Department of Radiology, Brigham and Women's Hospital-Harvard Medical School Boston, MA, USA.
Phys Med Biol. 2010 Sep 21;55(18):5341-61. doi: 10.1088/0031-9155/55/18/006. Epub 2010 Aug 24.
Tomographic reconstruction on an irregular grid may be superior to reconstruction on a regular grid. This is achieved through an appropriate choice of the image space model, the selection of an optimal set of points and the use of any available prior information during the reconstruction process. Accordingly, a number of reconstruction-related parameters must be optimized for best performance. In this work, a 3D point cloud tetrahedral mesh reconstruction method is evaluated for quantitative tasks. A linear image model is employed to obtain the reconstruction system matrix and five point generation strategies are studied. The evaluation is performed using the recovery coefficient, as well as voxel- and template-based estimates of bias and variance measures, computed over specific regions in the reconstructed image. A similar analysis is performed for regular grid reconstructions that use voxel basis functions. The maximum likelihood expectation maximization reconstruction algorithm is used. For the tetrahedral reconstructions, of the five point generation methods that are evaluated, three use image priors. For evaluation purposes, an object consisting of overlapping spheres with varying activity is simulated. The exact parallel projection data of this object are obtained analytically using a parallel projector, and multiple Poisson noise realizations of these exact data are generated and reconstructed using the different point generation strategies. The unconstrained nature of point placement in some of the irregular mesh-based reconstruction strategies has superior activity recovery for small, low-contrast image regions. The results show that, with an appropriately generated set of mesh points, the irregular grid reconstruction methods can out-perform reconstructions on a regular grid for mathematical phantoms, in terms of the performance measures evaluated.

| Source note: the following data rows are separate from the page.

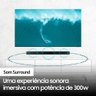 Soundbar Samsung HW-A455/ZD, 300 Watts, 2.1 Canais, Bluetooth, Subwoofer Sem Fio - 7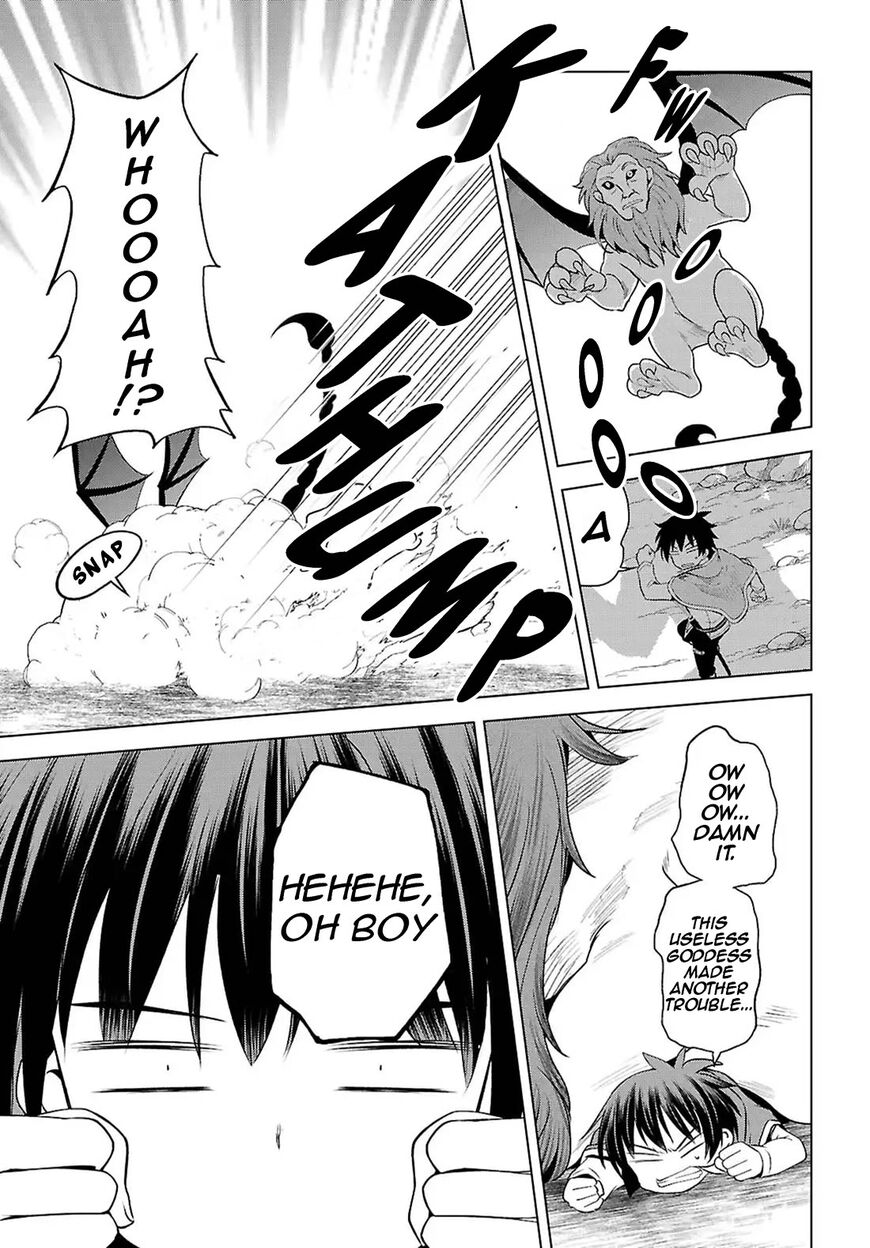 Read Kono Subarashii Sekai ni Shukufuku o! EN Manga Online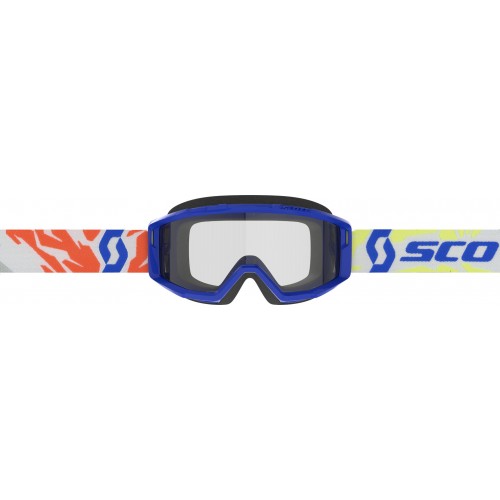Scott Primal Молодежные очки для мотокросса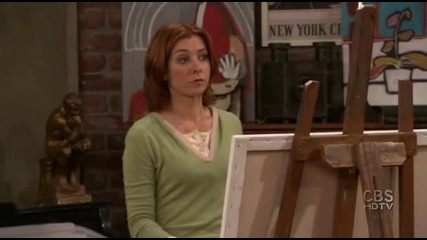 How I Met Your Mother - S01e08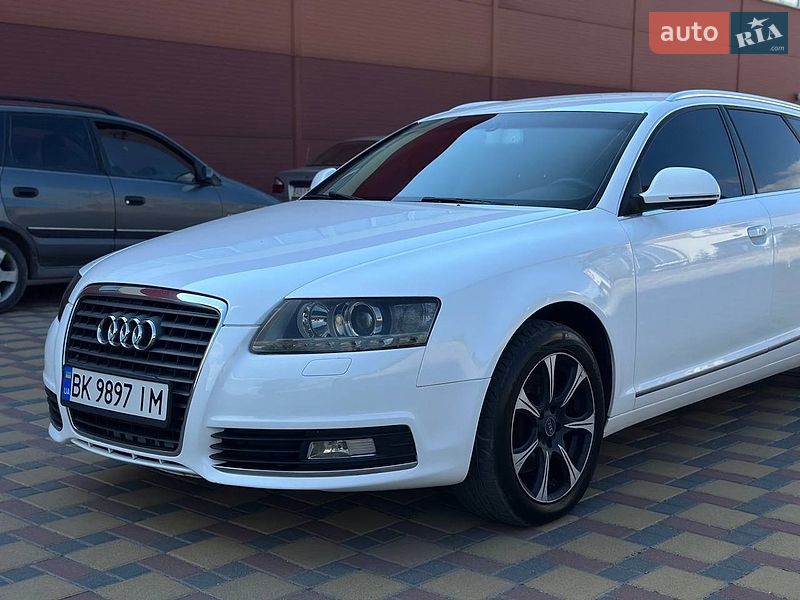 Универсал Audi A6 2010 в Гайсине фото 5 Универсал Audi A6 2010 в Гайсине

在不规则网格上进行层析重建可能优于在规则网格上进行重建。这可以通过适当选择图像空间模型、选择最佳点集以及在重建过程中利用任何可用的先验信息来实现。因此,必须对许多与重建相关的参数进行优化,以获得最佳性能。在这项工作中,评估了一种用于定量任务的 3D 点云四面体网格重建方法。采用线性图像模型获取重建系统矩阵,并研究了五种点生成策略。使用恢复系数以及基于体素和模板的偏差和方差度量的估计值来评估,这些估计值是在重建图像的特定区域中计算得出的。对于使用体素基函数的规则网格重建,也进行了类似的分析。使用最大似然期望最大化重建算法。对于四面体重建,在评估的五种点生成方法中,有三种方法使用了图像先验。为了评估目的,模拟了一个具有不同活性的重叠球体的物体。使用平行投影仪对该物体的精确平行投影数据进行了分析,并使用不同的点生成策略对这些精确数据的多个泊松噪声实现进行了生成和重建。在一些基于不规则网格的重建策略中,点的放置不受约束,对于小的、低对比度的图像区域,具有更好的活性恢复能力。结果表明,对于数学体模,在评估的性能指标方面,使用适当生成的一组网格点,不规则网格重建方法可以优于规则网格重建方法。